They will always try to come up with something.
The example provided was a poor one. The comment from LLM was solid. Why would you comment out a step in the pipeline instead of just deleting it? I would comment the same in a PR.
For structured outputs, making fields optional isn't usually enough. Providing an additional field for it to dump some output, along with a description for how/when it should be used, covers several issues around this problem.
I'm not claiming this would solve the specific issues discussed in the post. Just a potentially helpful tip for others out there.
It takes less effort to re-enable if it's just commented out and its more visible that there is something funky going on that someone should fix.
But yeah, even if it's temporary, it really should have the rationale for commenting it out added... It takes like 5s and provides important context for reviewers and people looking through the file history in the future.
``` { "reasoning": "`cfg` can be nil on line 42; dereferenced without check on line 47", "finding": "Possible nil‑pointer dereference", "confidence": 0.81 } ```
You know the confidence value is completely bogus, don't you?
{
"reasoning": "`cfg` can be nil on line 42; dereferenced without check on line 47",
"finding": "Possible nil‑pointer dereference",
"confidence": 0.81,
"confidence_in_confidence_rating": 0.54,
"confidence_in_confidence_rating_in_confidence_rating": 0.12,
"confidence_in_confidence_rating_in_confidence_rating_in_confidence_rating": 0.98,
// Etc...
}
This is what I feel like with this blogpost. I've barely scratched the surface of the innards of LLMs but even I know it should be completely obvious to anyone that has a product built around it that these confidence levels are completely made up.
I've never heard or used cubic before today but that part of the blog post, along with the obvious LLM generated quality of it, gives a terrible first impression.
on the other hand this post https://www.greptile.com/blog/make-llms-shut-up says that it didn't work in their case:
> Sadly, this also failed. The LLMs judgment of its own output was nearly random. This also made the bot extremely slow because there was now a whole new inference call in the workflow.

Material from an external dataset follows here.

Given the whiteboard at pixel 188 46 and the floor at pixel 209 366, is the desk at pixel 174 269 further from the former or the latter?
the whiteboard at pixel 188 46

I could imagine the situation might actually be more nuanced (e.g. adding new tests and some of them are commented out), but there isn't enough context to really determine that, and even in that case, it can be worth asking about commented out code in case the author left it that way by accident.
Aren't there plenty of more obvious nitpicks to highlight? A great nitpick example would be one where the model will also ask to reverse the resolution. E.g.
final var items = List.copyOf(...);
<-- Consider using an explicit type for the variable.
final List items = List.copyOf(...);
<-- Consider using var to avoid redundant type name.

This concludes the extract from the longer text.